[START SELECTED EXTRACT]
There seem to be only two incidents in FW , although they go through so many variations and permutations that they eventually link to all the major themes of art, science and philosophy.
The first incident, which probably occurred at 11:32 in the morning of the day before the dream—or that's my guess as to why the number 1132 keeps recurring throughout the book, something no Joyce scholar has yet satisfactorily explained—happened when Humphrey C. Earwicker, while crossing Phoenix Park, felt the need to retire to the bushes to answer a call of nature. After taking his pants down, the misfortunate man suddenly noticed two young girls (aspects of the duality in Joyce's notebook, about which more later) who had retired to the bushes with similar needs. Maybe something else happened; maybe it didn't. We never know. Whirling around, Earwicker saw three British soldiers (aspects of the trinity we will come to know well) who were watching whatever the devil did happen. (This detail, the British soldiers, dates the otherwise timeless dream as sometime before 1922, when the British withdrew their troops from Ireland—although they remained, and still remain, in Northern Ireland.) Joyce describes Dublin as a "gossipocracy"—a description I believe after five years in the place—and the dream has the neighbors, told of the incident by the soldiers, accusing Earwicker of every possible "moral" offense, and some impossible ones, starting with voyeurism and exhibitionism and proceeding with nightmare logic through masturbation, making homosexual overtures to the soldiers, murdering the soldiers, cannibalistically eating them, and so on, up to and including plotting to murder the king, or the pope, or both. As in that other archetypical 20th Century masterpiece, Kafka's The Trial, it is absolutely impossible for the reader to decide what, if any, of all this guilt has a basis in fact and what is just Freudian fear and fantasy.
In the second incident, which certainly happened exactly at noon—"high twelve" to Freemasons—Earwicker, still in Phoenix Park, but obsessed with anxiety, encountered either a tramp who asked the time, in one version, or a gunman who tried to rob him, in another version; but in any case, instead of giving the time or his wallet, Earwicker—at least in the dream memory of the encounter—launches into a passionate defense of his sexual orthodoxy, denying vehemently that he had homosexual impulses or has committed incest with his teenage daughter (an aspect of Joyce's I function, which reconciles and ). In both versions—the tramp or the gunman—the clock strikes noon just then, symbolizing the death of the Widow's Son in Freemasonry. (FW has many hints that Earwicker is a Freemason. Friends in Ireland assure me that it was impossible to be a publican in Dublin in Joyce's time without being a Freemason, since the brewers and their salesmen were all Freemasons and so were the cops, usually. Dublin was Protestant-dominated until the coming of the Free State in 1922.) The death of the Widow's Son, of course, points forward to his resurrection when a new Freemason is "raised" at High Twelve (midnight).
[END SELECTED EXTRACT]
[START RECORD EXTRACTS]
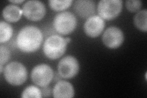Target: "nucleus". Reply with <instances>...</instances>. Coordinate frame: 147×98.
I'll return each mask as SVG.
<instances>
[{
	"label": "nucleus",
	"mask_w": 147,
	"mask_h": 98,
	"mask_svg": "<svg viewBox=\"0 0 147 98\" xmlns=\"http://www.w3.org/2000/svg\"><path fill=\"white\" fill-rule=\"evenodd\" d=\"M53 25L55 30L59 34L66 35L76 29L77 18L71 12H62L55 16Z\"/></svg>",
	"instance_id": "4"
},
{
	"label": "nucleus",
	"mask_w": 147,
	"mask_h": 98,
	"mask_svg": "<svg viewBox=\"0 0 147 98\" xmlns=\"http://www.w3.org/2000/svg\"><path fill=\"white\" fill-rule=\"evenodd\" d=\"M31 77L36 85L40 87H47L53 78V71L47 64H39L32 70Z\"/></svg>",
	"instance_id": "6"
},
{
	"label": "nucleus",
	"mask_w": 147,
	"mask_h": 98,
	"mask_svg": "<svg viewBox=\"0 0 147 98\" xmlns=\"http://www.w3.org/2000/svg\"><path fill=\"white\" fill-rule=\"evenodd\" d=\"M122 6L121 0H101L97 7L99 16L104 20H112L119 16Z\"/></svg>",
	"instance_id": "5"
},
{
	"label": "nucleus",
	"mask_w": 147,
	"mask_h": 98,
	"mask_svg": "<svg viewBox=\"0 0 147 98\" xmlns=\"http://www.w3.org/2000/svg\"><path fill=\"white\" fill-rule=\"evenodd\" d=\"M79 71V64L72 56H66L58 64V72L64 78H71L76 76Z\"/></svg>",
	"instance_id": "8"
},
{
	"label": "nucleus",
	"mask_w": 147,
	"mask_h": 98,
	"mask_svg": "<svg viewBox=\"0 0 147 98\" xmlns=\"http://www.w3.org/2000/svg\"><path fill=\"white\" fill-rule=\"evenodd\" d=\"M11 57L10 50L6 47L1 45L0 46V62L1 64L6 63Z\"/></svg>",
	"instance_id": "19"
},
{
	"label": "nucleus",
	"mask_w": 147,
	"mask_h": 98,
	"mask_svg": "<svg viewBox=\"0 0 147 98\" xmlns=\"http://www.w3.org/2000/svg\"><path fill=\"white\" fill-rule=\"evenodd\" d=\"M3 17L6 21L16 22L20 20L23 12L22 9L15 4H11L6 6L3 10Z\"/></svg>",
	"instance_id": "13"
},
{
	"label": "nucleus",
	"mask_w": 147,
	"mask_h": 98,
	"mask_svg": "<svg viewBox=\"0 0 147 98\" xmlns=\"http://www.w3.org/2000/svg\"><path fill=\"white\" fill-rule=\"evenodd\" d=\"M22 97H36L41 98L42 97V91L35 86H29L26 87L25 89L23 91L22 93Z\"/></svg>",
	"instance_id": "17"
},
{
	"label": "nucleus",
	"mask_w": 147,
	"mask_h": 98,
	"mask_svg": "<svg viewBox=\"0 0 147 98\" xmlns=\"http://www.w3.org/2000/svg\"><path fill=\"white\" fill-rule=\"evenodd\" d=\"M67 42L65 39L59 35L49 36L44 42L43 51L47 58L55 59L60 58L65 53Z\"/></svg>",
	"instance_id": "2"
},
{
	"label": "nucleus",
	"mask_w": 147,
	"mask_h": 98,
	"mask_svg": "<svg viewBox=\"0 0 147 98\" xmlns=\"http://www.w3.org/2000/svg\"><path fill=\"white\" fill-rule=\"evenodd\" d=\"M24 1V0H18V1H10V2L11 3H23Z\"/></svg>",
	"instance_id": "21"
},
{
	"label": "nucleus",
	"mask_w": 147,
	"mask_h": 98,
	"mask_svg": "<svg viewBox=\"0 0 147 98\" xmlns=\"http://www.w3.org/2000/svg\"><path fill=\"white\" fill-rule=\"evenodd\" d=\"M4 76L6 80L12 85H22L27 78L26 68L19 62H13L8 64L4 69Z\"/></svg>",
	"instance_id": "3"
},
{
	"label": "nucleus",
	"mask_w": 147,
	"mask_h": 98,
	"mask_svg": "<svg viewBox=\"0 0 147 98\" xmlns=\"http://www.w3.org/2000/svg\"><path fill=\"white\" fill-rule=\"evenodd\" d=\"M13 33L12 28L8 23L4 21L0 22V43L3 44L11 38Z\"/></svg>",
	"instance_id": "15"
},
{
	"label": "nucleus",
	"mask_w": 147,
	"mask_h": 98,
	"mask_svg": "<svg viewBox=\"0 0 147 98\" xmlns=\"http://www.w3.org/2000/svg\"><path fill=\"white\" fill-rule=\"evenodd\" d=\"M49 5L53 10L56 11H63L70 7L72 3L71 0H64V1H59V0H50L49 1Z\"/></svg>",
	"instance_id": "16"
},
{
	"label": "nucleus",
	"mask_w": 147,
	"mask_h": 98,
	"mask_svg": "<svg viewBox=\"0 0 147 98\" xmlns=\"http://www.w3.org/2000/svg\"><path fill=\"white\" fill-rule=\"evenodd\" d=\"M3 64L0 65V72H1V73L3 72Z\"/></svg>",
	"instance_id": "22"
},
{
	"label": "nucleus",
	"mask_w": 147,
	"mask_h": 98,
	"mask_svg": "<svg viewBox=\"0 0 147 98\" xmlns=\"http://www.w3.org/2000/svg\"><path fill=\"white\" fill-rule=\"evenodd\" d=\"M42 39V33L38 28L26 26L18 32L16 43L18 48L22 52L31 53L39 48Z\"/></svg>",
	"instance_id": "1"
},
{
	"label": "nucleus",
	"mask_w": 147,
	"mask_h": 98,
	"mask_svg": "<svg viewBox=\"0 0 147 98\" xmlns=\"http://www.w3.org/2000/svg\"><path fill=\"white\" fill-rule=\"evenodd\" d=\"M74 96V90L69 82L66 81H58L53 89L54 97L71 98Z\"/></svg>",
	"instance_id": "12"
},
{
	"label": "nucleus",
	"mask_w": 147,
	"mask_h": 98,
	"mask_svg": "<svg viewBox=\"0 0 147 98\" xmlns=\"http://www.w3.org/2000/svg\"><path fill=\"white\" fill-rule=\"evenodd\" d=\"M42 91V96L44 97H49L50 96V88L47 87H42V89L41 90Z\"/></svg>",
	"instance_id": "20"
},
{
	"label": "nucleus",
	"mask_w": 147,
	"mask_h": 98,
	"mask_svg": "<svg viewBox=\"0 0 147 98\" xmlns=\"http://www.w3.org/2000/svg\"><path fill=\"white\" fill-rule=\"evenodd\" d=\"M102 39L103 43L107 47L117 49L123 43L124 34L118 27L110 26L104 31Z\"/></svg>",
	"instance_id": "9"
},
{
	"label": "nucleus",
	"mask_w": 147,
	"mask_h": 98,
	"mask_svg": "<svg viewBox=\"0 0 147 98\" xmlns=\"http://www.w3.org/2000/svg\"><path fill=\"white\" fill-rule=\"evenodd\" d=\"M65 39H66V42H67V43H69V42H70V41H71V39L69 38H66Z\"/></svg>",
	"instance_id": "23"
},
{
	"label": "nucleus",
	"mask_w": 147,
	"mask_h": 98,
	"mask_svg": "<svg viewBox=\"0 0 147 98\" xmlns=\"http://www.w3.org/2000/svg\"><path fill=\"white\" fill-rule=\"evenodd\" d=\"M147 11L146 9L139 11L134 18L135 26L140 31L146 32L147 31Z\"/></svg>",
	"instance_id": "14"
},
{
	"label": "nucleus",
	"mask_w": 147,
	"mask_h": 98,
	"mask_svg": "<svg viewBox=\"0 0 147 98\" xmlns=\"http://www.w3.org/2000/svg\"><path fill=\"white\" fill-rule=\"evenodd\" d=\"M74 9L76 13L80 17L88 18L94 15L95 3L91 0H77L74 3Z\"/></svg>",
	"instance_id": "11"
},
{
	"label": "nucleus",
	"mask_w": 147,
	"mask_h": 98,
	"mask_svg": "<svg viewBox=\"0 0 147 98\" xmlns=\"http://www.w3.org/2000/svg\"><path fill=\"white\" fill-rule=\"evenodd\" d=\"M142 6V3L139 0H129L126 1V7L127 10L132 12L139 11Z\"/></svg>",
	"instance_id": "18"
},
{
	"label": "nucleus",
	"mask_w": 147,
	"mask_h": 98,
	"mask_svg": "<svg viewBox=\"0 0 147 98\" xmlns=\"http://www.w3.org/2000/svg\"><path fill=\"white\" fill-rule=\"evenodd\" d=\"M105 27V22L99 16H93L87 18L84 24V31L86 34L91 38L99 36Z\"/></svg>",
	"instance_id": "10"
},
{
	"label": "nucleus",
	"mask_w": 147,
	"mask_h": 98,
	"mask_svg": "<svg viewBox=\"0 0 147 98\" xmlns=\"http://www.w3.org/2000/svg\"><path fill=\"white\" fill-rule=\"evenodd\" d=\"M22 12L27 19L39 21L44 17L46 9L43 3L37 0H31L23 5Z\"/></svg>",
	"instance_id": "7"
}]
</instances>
[END RECORD EXTRACTS]
» TASK LIST:
1. Please reproduce the part of the passage about Earwicker in Phoenix Park that lies between "There seem to" and "science and philosophy.", inclusive.
2. Carry on the passage about Earwicker in Phoenix Park from the point where it stops.

» WRITTEN ANSWERS:
1.
There seem to be only two incidents in FW , although they go through so many variations and permutations that they eventually link to all the major themes of art, science and philosophy.

2.
The girls in the bushes appear to have been urinating; by Freudian displacement, this becomes Noah's flood (the pee is also present in "thuartpeatrick," by the way). The three soldiers then become another of Joyce's functions, namely Noah's three sons—Shem, Ham and Japhet— who saw Noah naked after he got drunk, as the three soldiers probably saw Earwicker with his pants down. Of these three, Noah cursed only Ham, because the other two averted their eyes.
Ham (the meat) derives from the pig; and the pig appeared on the Irish ha'penny, a coin which crossed the bar in Earwicker's pub continually. (It was the price of a half pint of porter, the cheapest kind of beer, before World War I.) The male pig, or boar, was "sacred to Adonis" in Greece—which probably means, as Robert Graves has noted, that the Stone Age boar-god got incorporated into the composite figure which became Adonis. Curiously, Shakespeare, who wrote Venus and Adonis, had a boar's head on his Coat of Arms (but we will come to that). Ham also suggests Hamlet, and Shakespeare also wrote a play about that melancholy Dane, but Earwicker's full name is (remember?) Humphrey Chimpden Earwicker, and Humphrey, believe it or not, derives from Hamlet. (See Brendan O’Hehir's Gaelic Lexicon to Finnegan's Wake) According to one version of the Hamlet legend, Hamlet did not die when he killed his uncle (father substitute) but left Denmark and became a governor of Dublin during the Danish occupation.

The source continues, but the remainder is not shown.